Cuda memory leak on training - reproducible example

I’ve looked through the docs and forums, but haven’t figured out why the below code is leaking memory during training. It does not leak when calling forward, and I am deleting all intermediate variables + calling gc.collect() + calling torch.cuda.empty_cache(), but still accumulate 5GB of garbage after the first batch.

Any tips on how to further troubleshoot? The above notebook should be fully reproducible and uses random data. Many thanks!

Not sure if there’s a memory leak – i.e., there’s insufficient data to determine this because your training loop runs only one time and then aborts due to high memory use.

When I reduce nfeatures = 15888 to nfeatures = 10000 I get

Allocated Memory: 871.82177734375 MB
New allocations: 2289.31884765625 MB
New allocations: 0.0 MB
New allocations: 0.0 MB
New allocations: 0.0 MB
New allocations: 0.0 MB
New allocations: 0.0 MB
...

The first 2Gb for the New allocations should be expected due to loss.backward()

but still accumulate 5GB of garbage after the first batch.

In your case, it should be also only a one time thing, but hard to tell because your loop aborts after one iteration. The reason why it’s not the case when you call forward only is that the .grad attributes are set to None before your first backward call, I’d say.

2 Likes

Thanks for the kind reply! You are right, it is not a leak per se, but rather a very high memory requirement for ADAM. This does make sense, although it was not immediately obvious that ADAM would fail for a 2GB graph! Adadelta, Adamax, and Adam required > 9GB and ran out of memory on a AWS P2 instance (K80 w/ 11GB RAM).

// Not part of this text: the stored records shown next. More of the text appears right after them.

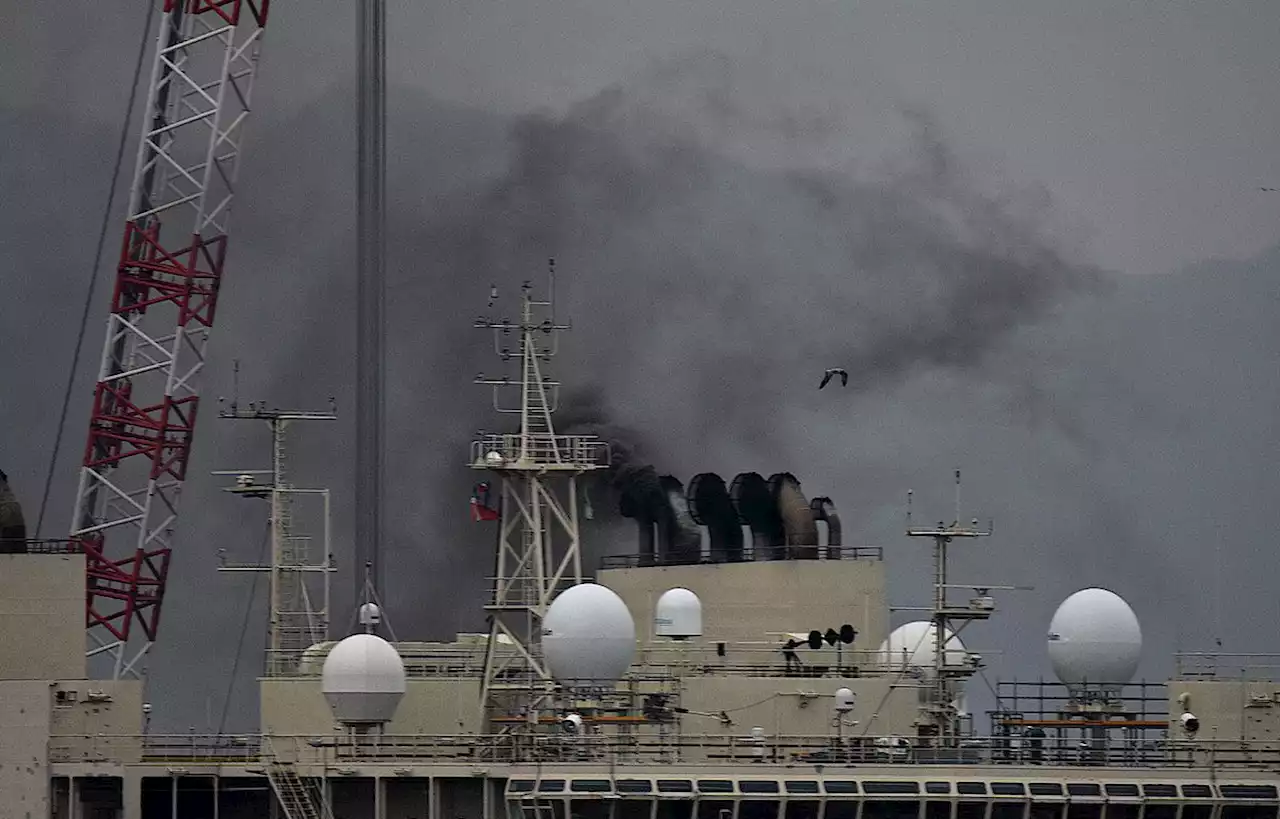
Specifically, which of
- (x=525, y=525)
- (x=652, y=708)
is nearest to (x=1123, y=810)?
(x=652, y=708)

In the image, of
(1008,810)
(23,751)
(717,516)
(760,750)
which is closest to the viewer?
(1008,810)

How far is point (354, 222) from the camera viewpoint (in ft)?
235

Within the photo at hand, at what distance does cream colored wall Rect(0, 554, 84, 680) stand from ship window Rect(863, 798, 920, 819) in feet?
51.0

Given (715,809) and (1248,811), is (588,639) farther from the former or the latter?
(1248,811)

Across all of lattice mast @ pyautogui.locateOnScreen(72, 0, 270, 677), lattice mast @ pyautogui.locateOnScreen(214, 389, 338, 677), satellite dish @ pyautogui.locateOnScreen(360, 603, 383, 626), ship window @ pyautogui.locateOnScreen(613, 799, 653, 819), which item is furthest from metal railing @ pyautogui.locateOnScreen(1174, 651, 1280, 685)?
lattice mast @ pyautogui.locateOnScreen(72, 0, 270, 677)

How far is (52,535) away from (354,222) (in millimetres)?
10400

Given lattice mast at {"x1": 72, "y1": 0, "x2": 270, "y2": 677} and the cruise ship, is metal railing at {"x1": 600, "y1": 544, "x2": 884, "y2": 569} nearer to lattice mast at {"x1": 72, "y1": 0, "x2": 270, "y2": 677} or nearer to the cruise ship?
the cruise ship

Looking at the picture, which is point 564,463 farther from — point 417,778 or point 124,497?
point 124,497

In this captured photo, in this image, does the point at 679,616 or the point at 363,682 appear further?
the point at 679,616

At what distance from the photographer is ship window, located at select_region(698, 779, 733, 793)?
153ft

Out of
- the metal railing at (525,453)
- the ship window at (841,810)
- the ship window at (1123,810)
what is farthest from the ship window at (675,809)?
the metal railing at (525,453)

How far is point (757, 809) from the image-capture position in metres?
46.9

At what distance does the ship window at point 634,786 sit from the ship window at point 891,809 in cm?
343

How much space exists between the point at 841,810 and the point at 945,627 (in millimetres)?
6406
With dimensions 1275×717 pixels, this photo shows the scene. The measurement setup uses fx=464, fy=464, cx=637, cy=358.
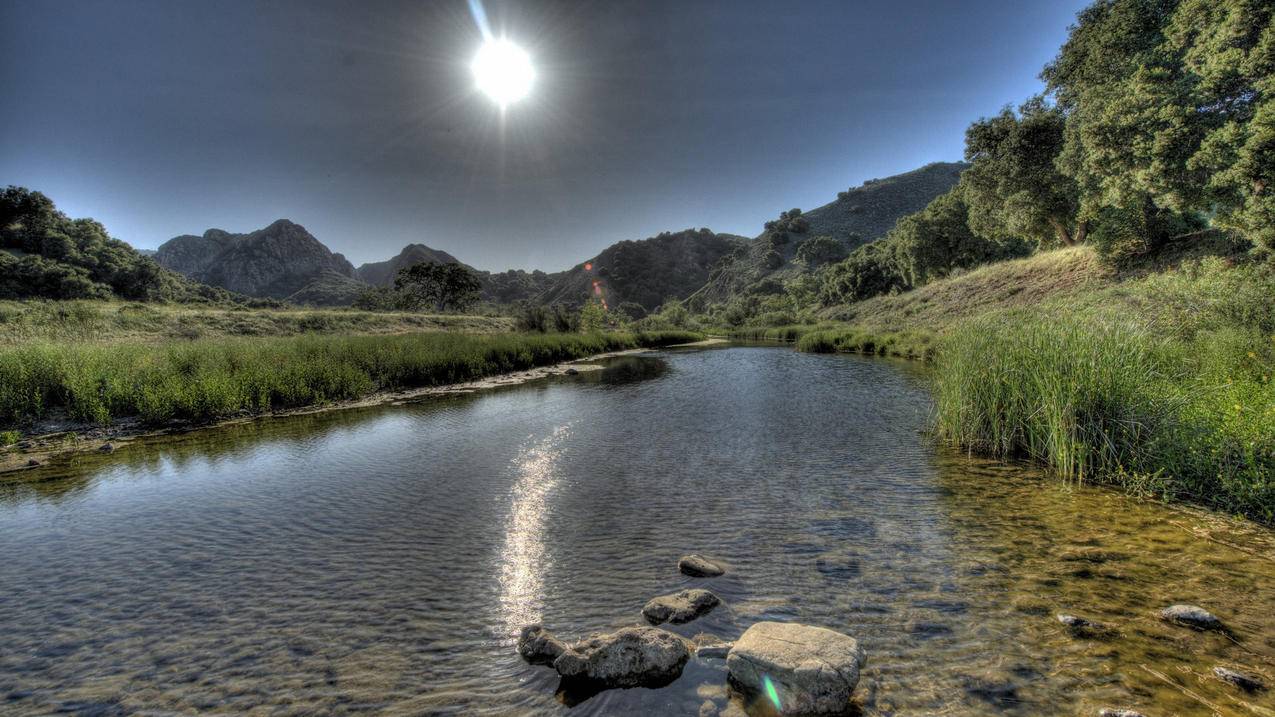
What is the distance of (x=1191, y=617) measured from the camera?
4914 mm

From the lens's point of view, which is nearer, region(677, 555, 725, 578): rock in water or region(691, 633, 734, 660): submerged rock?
region(691, 633, 734, 660): submerged rock

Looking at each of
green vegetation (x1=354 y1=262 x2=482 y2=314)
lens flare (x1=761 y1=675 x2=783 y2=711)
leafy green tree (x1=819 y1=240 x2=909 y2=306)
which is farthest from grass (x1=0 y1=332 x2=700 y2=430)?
green vegetation (x1=354 y1=262 x2=482 y2=314)

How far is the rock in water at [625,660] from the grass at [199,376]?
18.7 meters

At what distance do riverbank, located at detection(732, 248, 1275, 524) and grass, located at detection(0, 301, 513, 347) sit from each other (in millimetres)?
37695

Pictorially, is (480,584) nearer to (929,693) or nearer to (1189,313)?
(929,693)

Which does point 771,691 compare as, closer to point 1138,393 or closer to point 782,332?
point 1138,393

Using another optimizer, however, does work. SGD adds 2GB. RMSprop adds about about 4GB. Curiously, Adagrad needs only an additional ~4GB as well (although nvidia-smi showed more). I’m surprised that Adagrad can run but Adam/Adamax/Adadelta fail, as I thought the data requirements were similar in terms of per-parameter alpha. Might this suggest that the implementations for those three are memory inefficient?

It could be true that the implementation for Adam is not very memory efficient. Regarding Adadelta vs Adam, the former only has one vector of the past gradients whereas the second has two parameters, beta1 and beta2 that are multiplied with two vectors, so that’s maybe explaining why it’s roughly twice as much memory.

Btw if you really need/want to use Adam on a net where such a problem occurs, you can try the new checkpointing feature (https://pytorch.org/docs/master/checkpoint.html ; an example can be found in the release docs at https://github.com/pytorch/pytorch/releases/tag/v0.4.0 if you scroll to the section “Neural Networks”). Haven’t used it myself yet, and it will make your code slower, but it would be a workaround for now instead of using another optimizer.